# Has anyone got any regrets getting two?



## arlo

Since Arlo came in to ours lives, he has literally changed our world, my dogs have always been my passion, but as I had (thankfully as they lived long lives) two sets of dogs previously they were big dogs. Although on the big side Arlo insists he is a lap dog, and I adore all the cuddles and am not complaining. We always intended getting another dog, originally a Goldendoodle but as Arlo is scared of big dogs we are thinking of another cockapoo. However for the last week every night my husband and I look at available pups, and just don't know what to do. I never put so much thought into having children! Arlos happiness is our priority, we know he would gain so much from having a brother or sister and he would have company on the very rare times he is left alone, I am just scared it will break our bond or he will be jealous. We are now in our 50's and know these will probably be the last puppy/puppies we will have and so desperately want to get it right. Please Help!!!


----------



## Jack Spaniel

Don't quit too early. I'm 76 and Oscar the 'Orrible is only 10 months old. You've got lots of puppy time left.
_ _ _
#### TASKS TO CARRY OUT
1 – Rewrite the part of the listing that opens with the line containing "Inspecting the scene, among" and closes with the line containing "335 centimetres", putting "lens" wherever "camera" appears and changing nothing else. Give only those lines, and leave the pictures out.
2 – Write the next part of the forum thread about getting a second dog, picking up where it stops.

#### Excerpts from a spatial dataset
_ _ _
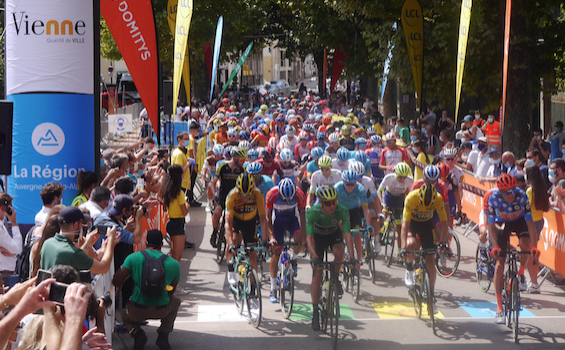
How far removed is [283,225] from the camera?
32.1 ft

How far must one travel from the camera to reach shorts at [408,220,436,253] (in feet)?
30.8

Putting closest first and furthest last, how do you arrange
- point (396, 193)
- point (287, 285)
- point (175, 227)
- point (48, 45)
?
1. point (48, 45)
2. point (287, 285)
3. point (175, 227)
4. point (396, 193)

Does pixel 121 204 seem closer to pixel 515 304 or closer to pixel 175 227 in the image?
pixel 175 227

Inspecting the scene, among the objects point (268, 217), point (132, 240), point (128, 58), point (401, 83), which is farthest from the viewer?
point (401, 83)

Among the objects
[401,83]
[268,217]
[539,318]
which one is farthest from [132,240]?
[401,83]

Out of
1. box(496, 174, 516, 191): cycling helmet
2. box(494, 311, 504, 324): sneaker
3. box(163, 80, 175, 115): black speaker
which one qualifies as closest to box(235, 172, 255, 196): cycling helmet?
box(496, 174, 516, 191): cycling helmet

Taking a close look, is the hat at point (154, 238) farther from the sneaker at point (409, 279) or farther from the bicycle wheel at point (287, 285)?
the sneaker at point (409, 279)

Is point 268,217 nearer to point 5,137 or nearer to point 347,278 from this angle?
point 347,278

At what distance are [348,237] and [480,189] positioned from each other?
6.97 m

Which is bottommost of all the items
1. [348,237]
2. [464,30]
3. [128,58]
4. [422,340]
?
[422,340]

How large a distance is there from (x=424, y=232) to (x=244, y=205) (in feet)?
8.48

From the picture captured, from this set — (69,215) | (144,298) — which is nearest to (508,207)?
(144,298)

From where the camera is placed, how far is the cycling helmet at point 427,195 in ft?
30.5

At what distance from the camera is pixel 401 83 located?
860 inches
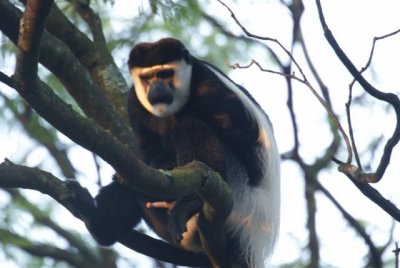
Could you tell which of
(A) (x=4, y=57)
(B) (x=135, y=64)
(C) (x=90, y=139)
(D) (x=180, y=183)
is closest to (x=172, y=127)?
(B) (x=135, y=64)

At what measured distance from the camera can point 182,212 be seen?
2.90 m

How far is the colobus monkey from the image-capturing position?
335 centimetres

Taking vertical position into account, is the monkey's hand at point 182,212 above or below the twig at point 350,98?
below

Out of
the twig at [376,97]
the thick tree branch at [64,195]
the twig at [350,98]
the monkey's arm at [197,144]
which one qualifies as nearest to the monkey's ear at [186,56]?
the monkey's arm at [197,144]

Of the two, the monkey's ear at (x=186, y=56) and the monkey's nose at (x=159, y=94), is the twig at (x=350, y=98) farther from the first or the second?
the monkey's ear at (x=186, y=56)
_ _ _
#### SOLVED PROBLEMS
1 –
Inspecting the scene, among the objects point (268, 217), point (132, 240), point (128, 58), point (401, 83), which is farthest from the viewer?
point (401, 83)

Among the objects
[401,83]
[268,217]
[539,318]
which one is farthest from [132,240]?
[401,83]

Out of
1. box(496, 174, 516, 191): cycling helmet
2. box(494, 311, 504, 324): sneaker
3. box(163, 80, 175, 115): black speaker
which one qualifies as closest to box(235, 172, 255, 196): cycling helmet?
box(496, 174, 516, 191): cycling helmet

Taking a close look, is the hat at point (154, 238) farther from the sneaker at point (409, 279) or farther from the bicycle wheel at point (287, 285)?
the sneaker at point (409, 279)

Is point 268,217 nearer to point 5,137 or nearer to point 347,278 from this angle?
point 347,278

At what distance are [348,237] and [480,189] positioned from each other?
6.97 m

Which is bottommost of all the items
1. [348,237]
2. [464,30]
3. [128,58]
4. [422,340]
?
[422,340]

How large a distance is there from (x=424, y=232) to (x=244, y=205) (in feet)?
8.48

From the picture captured, from this set — (69,215) | (144,298) — which is nearest to (508,207)?
(144,298)

From where the lens is placed, how far is the cycling helmet at point 427,195 in ft?
30.5

At what distance from the lens is pixel 401 83 located?
860 inches
Could you tell which of
(A) (x=4, y=57)
(B) (x=135, y=64)
(C) (x=90, y=139)
(D) (x=180, y=183)
is closest to (x=172, y=127)?
(B) (x=135, y=64)

At what measured distance from the lens can point 182,212 be seen?
2.90 m

How far is the colobus monkey from the image-capturing position?
335 centimetres

2 –
----------



## Janev1000

It's a difficult one. I was the same as you and thought Biscuit would love having a sister as when he was a younger puppy he just loved meeting and playing with other dogs and is anxious if I go out, so I thought company would make that easier. However, he will grumble EVERY time she comes close and they play less and less together as more and more she is losing her nerve with him. In the beginning it was great and she showed every sign of being in charge 'one day' but unfortunately it hasn't worked out that way and she has become more and more nervous about many things. She is pretty insistent that on every day she will go up and lick his face to try and win him over but maybe as she matures away from puppyhood she will do this less and less and she will be more content to live alongside him. I think if two dogs really hit off then it must be double the fun and generally I seem to hear about cockapoos getting on with ok with each other.


----------



## dmgalley

This was my biggest fear also as Jake is so close to us and was so good, so easy. 
I got very lucky. He has really taken to Willow. The only time he has an issue is when I am holding him. That is his time and he does not want her near. In those moments I am very thankful he took to her because I could not deal with that all the time.
She is a handful and a half. I tell everyone if she had been first I'd only have one. I am absolutely smitten with her but she us way more work than Jake is or ever was. It is a good thing she is so cute. 

Sent from my SGH-T989 using Tapatalk 2


----------



## Jedicrazy

Absolutely no regrets  I would have another in a heartbeat but just don't have the time or space until the kids are older and more independent.


----------



## MillieDog

I have soul searched since Millie was a year old as to whether to get a 2nd poo or not.
Half of me said it would be a good idea, the other had reservations. Millie is now 2yrs and I'm 70% certain I won't get another poo (30% of me thinks they still may be a chance). However the older she gets, the more I think I will miss the boat.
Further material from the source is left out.